Pace Brings a Newly Authenticated Modigliani to Art Basel Hong Kong, Priced at €11.5 Million
A portrait by Italian artist Amedeo Modigliani (1884–1920) is emerging at Art Basel Hong Kong with a price tag that would place it among the fair’s most consequential offerings — and with a backstory that has shadowed the work for decades.
Pace is presenting Modigliani’s “Jeune femme brune” (1917–18) for €11.5 million (about $13.3 million), according to the gallery’s CEO, Marc Glimcher, who said several parties are bidding. The painting is the highest-priced work on offer at the fair.

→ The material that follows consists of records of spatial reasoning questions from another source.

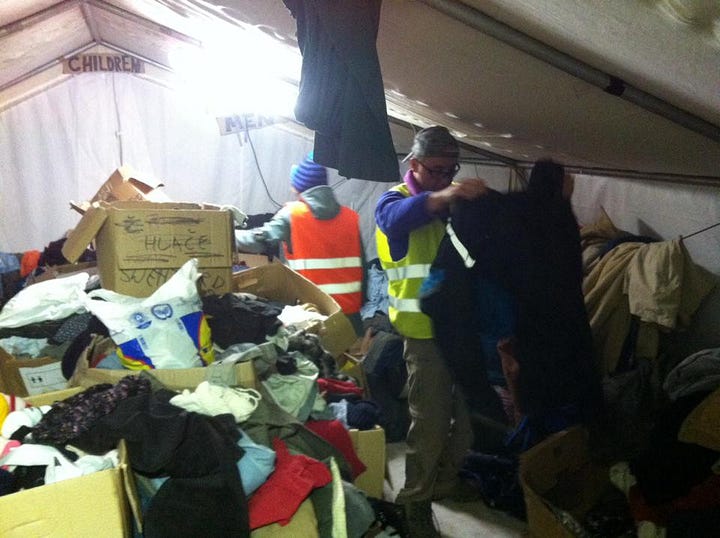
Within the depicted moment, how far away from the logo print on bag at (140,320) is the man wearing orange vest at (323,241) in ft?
4.17

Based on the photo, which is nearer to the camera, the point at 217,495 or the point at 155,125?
the point at 217,495

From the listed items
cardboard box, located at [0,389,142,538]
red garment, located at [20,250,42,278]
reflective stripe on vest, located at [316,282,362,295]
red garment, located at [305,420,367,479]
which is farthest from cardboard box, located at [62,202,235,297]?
red garment, located at [20,250,42,278]

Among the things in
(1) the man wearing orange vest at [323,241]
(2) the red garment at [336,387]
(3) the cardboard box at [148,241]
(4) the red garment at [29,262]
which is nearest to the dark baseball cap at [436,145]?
(3) the cardboard box at [148,241]

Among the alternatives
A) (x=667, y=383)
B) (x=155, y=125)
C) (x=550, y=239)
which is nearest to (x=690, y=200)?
(x=667, y=383)

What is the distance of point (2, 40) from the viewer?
2.51 meters

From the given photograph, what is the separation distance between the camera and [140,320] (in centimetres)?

The timing is pointed. Just weeks earlier, Pace announced a book launch tied to Institut Restellini’s long-in-development Modigliani catalogue raisonné, a publication decades in the making. Glimcher said the gallery intends to bring a Modigliani work included in the new catalogue to each fair this year in celebration of its release.
A painting pulled from auction — and a dispute that lingered
“Jeune femme brune” has not always been positioned as a blue-chip certainty. Nearly 30 years ago, the painting was withdrawn from a Phillips sale in 1997 amid authentication concerns. In the lead-up to that auction, Marc Restellini — the art historian behind Institut Restellini — told Phillips he did not plan to include the work in his then-in-progress Modigliani catalogue raisonné, prompting the withdrawal.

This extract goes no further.